Karina C: What is the difference between white-collar and street crime?
Why is white-collar crime essentially ignored, while there is such a focus on street crime? Compare and contrast conflict and functional perspectives on this issue.
Answers and Views:
Answer by Justagirl
Street crime is usually violent. I don’t think they ignore white collar crime, there just isn’t anything spectacular about it. A white collar crime would be like insider trading, embezzlement etc and street crime would be mugging or rape…
White-collars don’t use brute force, they are more intelligent as means of doing illegal crimes. Street crimes can be absolutely violent, also not caring if people know of their activity, they use fear to control.Answer by Bob A
The basic difference is the absence of violence. White collar criminals may rob a banking institution through the internet with a computer, where a street criminal will produce a knife or gun and threaten the life of someone directly, in person. Which one is more dangerous?Answer by Boogers
White collar crimes don’t hurt anyone physically. What are you taking a sociology test or something?Answer by shelleydalyce
White-Collar Crime consists of occupational crime and corporate crime. Occupational crime refers to offenses committed against legitimate institutions (businesses or government) by those with “respectable” social status. It includes the embezzlement of corporate funds, tax evasion, computer crime and expense-account fraud. Corporate crime refers to offenses committed by legitimate institutions to further their own interests and includes conspiring to fix the prices of goods or services, the dumping of pollutants, the payment of kickbacks by manufacturers to retailers, misleading advertising, selling unsafe drugs, etc.

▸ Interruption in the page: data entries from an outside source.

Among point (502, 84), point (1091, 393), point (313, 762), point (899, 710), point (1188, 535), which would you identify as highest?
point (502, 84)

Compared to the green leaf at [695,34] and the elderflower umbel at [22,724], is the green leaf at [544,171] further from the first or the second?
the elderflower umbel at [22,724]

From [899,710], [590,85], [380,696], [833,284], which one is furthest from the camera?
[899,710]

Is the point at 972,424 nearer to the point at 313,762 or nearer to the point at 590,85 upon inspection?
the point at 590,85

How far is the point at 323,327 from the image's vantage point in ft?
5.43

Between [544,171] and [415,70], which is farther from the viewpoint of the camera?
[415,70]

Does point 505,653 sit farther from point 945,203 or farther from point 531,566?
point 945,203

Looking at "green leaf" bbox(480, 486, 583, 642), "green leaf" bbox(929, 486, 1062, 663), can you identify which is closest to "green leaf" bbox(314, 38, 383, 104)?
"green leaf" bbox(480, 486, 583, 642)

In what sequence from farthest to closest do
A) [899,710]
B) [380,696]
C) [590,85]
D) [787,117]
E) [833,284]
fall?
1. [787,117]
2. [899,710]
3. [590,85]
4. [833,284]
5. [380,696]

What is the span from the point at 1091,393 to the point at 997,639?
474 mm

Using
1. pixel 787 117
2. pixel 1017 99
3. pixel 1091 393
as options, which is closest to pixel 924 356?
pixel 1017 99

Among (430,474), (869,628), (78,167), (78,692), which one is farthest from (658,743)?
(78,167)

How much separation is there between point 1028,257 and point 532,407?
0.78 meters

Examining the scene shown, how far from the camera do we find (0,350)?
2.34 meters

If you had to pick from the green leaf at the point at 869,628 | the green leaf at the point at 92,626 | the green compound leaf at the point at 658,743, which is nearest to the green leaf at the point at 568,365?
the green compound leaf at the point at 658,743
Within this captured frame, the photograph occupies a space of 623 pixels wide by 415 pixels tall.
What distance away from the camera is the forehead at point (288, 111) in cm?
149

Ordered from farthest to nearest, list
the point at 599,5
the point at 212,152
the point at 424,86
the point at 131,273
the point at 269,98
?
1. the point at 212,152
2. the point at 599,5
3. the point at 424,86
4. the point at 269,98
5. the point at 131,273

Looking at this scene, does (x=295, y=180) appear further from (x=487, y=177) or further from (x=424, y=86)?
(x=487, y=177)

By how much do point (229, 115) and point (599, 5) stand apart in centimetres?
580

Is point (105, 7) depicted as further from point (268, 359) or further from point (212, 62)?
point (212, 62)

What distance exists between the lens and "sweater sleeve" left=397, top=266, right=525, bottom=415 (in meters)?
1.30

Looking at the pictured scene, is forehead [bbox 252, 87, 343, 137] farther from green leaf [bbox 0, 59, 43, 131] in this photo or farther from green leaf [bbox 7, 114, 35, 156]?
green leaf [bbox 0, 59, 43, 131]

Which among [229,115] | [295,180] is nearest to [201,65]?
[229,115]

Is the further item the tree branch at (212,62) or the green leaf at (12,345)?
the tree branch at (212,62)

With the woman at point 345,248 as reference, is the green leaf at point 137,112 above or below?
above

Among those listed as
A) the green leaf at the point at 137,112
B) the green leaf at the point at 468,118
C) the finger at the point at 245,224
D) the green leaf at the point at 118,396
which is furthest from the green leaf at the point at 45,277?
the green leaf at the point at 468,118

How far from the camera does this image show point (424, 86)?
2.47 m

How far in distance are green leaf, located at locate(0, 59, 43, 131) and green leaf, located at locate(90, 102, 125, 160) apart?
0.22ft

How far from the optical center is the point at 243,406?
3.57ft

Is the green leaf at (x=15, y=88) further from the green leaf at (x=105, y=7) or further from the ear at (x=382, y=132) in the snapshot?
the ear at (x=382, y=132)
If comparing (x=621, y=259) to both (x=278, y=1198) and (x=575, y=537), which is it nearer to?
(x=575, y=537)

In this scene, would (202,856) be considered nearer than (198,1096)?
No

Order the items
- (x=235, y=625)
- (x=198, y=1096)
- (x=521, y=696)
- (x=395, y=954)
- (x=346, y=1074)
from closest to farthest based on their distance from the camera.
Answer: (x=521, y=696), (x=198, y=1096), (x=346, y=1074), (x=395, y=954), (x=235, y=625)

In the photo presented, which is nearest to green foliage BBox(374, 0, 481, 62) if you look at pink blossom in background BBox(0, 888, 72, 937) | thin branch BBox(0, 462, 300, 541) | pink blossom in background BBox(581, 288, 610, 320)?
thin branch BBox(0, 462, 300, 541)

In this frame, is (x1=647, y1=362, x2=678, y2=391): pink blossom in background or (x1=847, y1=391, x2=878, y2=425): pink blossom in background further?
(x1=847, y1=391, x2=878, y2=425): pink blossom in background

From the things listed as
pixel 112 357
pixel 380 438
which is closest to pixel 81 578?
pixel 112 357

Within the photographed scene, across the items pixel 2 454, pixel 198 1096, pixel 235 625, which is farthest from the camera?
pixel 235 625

Street crime is a loose term for criminal offenses taking place in public places.
Crime on the streets of a city may include many other types of offenses, for example pickpocketing, the open carrying-on of the illegal drugs trade, prostitution in the form of soliciting outside the law, the creation of graffiti and vandalism of public property, and assaults. As a generic term street crime may include all of these, as well as offenses against private property such as the proverbial stealing of hub caps.
White-collar crimes are not being ignored; it’s a lot harder to detect (takes many man-hours to build a case around it). And they usually don’t involve deaths or serious bodily harm. In terms of priorities, police agencies are constrained to focus their meager resources on more violent crimes. Examples are street crimes which are more visible. There’s always a victim (or victims) who have been seriously hurt or fatally wounded. Thus, the need to solve such crimes (find the perpetrators) are given higher priority to prevent the criminals from doing the same crime again and again.